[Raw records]
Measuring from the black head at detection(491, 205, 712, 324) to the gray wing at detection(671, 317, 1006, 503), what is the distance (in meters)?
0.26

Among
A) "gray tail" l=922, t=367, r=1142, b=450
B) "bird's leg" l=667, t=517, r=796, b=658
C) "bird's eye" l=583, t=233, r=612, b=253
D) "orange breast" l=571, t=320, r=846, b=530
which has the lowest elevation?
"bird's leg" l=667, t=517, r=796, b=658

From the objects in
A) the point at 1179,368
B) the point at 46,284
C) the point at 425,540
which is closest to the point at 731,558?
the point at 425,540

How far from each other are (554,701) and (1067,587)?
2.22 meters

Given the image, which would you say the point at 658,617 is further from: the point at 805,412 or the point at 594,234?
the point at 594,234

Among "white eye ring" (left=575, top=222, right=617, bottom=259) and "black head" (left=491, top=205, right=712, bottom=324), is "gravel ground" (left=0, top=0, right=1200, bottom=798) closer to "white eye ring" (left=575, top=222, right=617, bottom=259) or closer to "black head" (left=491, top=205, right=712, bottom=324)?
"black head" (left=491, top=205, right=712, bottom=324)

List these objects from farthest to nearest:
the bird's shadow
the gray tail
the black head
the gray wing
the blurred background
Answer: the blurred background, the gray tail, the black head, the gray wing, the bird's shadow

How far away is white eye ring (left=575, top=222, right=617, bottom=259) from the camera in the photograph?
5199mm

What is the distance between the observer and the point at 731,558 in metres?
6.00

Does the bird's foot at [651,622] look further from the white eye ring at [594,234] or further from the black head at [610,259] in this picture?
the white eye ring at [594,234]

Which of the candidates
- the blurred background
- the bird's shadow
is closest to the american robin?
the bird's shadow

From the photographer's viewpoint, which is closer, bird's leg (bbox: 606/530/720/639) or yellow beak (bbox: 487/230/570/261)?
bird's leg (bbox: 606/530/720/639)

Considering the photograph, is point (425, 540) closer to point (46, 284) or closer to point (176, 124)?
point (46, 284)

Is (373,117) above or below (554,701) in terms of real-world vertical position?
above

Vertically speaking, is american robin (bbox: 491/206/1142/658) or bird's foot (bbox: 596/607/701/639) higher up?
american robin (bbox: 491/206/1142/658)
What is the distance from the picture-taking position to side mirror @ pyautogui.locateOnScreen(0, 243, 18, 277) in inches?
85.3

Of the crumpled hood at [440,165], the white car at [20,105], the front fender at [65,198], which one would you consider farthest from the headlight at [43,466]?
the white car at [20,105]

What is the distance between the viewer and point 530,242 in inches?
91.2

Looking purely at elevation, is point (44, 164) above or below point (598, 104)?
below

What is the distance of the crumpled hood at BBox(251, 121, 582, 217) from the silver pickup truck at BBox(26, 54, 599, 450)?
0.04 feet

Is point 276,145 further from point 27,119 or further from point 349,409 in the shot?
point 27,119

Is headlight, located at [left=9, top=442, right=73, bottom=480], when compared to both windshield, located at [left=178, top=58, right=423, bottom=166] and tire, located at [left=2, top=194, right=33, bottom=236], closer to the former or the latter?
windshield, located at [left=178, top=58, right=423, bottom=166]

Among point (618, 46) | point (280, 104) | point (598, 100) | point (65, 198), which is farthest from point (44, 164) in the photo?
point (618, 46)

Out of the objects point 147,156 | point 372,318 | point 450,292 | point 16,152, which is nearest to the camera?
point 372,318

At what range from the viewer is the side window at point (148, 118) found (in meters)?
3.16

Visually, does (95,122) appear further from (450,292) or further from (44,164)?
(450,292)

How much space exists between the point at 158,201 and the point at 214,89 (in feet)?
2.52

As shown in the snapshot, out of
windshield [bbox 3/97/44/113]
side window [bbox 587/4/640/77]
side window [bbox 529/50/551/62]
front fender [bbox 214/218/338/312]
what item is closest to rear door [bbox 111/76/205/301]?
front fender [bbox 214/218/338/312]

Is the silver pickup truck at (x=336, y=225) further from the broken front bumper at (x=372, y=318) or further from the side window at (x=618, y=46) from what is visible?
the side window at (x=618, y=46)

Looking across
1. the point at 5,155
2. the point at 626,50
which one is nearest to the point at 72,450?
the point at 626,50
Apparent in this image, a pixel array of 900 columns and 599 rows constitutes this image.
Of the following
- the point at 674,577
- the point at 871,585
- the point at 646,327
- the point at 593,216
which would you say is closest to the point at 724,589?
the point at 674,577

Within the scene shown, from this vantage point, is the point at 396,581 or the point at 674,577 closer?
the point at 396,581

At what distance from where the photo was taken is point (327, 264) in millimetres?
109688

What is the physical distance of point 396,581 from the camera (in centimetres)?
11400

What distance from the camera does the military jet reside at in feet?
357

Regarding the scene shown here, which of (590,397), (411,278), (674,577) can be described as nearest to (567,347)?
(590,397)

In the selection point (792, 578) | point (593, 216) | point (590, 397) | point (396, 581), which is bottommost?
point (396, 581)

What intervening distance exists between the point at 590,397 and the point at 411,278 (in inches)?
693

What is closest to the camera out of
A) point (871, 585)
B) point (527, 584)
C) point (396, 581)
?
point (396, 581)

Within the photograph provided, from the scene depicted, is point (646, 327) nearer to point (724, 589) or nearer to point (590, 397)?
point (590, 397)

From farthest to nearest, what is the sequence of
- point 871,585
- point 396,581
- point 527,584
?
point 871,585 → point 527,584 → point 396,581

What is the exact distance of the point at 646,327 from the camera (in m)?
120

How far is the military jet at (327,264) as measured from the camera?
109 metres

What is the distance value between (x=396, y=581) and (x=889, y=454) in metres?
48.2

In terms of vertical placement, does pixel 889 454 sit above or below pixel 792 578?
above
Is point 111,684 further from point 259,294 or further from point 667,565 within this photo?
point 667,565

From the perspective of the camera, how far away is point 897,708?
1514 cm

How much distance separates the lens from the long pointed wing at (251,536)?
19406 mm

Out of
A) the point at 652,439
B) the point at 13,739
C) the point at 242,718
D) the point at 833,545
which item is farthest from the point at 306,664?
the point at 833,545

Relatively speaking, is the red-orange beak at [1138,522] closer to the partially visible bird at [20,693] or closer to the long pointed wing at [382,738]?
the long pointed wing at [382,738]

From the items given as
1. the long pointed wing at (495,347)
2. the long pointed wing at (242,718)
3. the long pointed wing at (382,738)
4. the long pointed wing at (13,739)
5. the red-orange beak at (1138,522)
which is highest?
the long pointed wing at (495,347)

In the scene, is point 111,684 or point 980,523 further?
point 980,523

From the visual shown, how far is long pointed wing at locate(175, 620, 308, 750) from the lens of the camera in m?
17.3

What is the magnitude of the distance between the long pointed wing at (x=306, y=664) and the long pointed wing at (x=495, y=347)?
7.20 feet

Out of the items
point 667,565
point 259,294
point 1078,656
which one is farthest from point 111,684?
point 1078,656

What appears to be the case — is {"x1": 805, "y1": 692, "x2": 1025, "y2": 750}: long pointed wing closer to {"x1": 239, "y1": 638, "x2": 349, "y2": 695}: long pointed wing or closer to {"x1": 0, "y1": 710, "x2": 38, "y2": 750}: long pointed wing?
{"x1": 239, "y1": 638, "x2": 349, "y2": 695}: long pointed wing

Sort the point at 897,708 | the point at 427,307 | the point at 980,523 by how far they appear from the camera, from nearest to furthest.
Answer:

## [Challenge]
What are the lines from the one with "Relatively speaking, is" through the last line of the records above? Quote them exactly and add nothing.

## [Exercise answer]
Relatively speaking, is the red-orange beak at [1138,522] closer to the partially visible bird at [20,693] or closer to the long pointed wing at [382,738]?
the long pointed wing at [382,738]

From the items given as
1. the long pointed wing at (495,347)
2. the long pointed wing at (242,718)
3. the long pointed wing at (382,738)
4. the long pointed wing at (13,739)
5. the red-orange beak at (1138,522)
which is highest?
the long pointed wing at (495,347)

In the scene, is point 111,684 or point 980,523 further?
point 980,523

From the visual shown, how far is long pointed wing at locate(175, 620, 308, 750) from the lens of the camera in m?
17.3

What is the magnitude of the distance between the long pointed wing at (x=306, y=664) and the long pointed wing at (x=495, y=347)?
7.20 feet

Out of the items
point 667,565
point 259,294
point 1078,656
which one is farthest from point 111,684?
point 1078,656

What appears to be the case — is {"x1": 805, "y1": 692, "x2": 1025, "y2": 750}: long pointed wing closer to {"x1": 239, "y1": 638, "x2": 349, "y2": 695}: long pointed wing or closer to {"x1": 0, "y1": 710, "x2": 38, "y2": 750}: long pointed wing?
{"x1": 239, "y1": 638, "x2": 349, "y2": 695}: long pointed wing

Sort the point at 897,708 | the point at 427,307 | the point at 980,523 by how far they appear from the camera, from nearest to furthest.
Answer:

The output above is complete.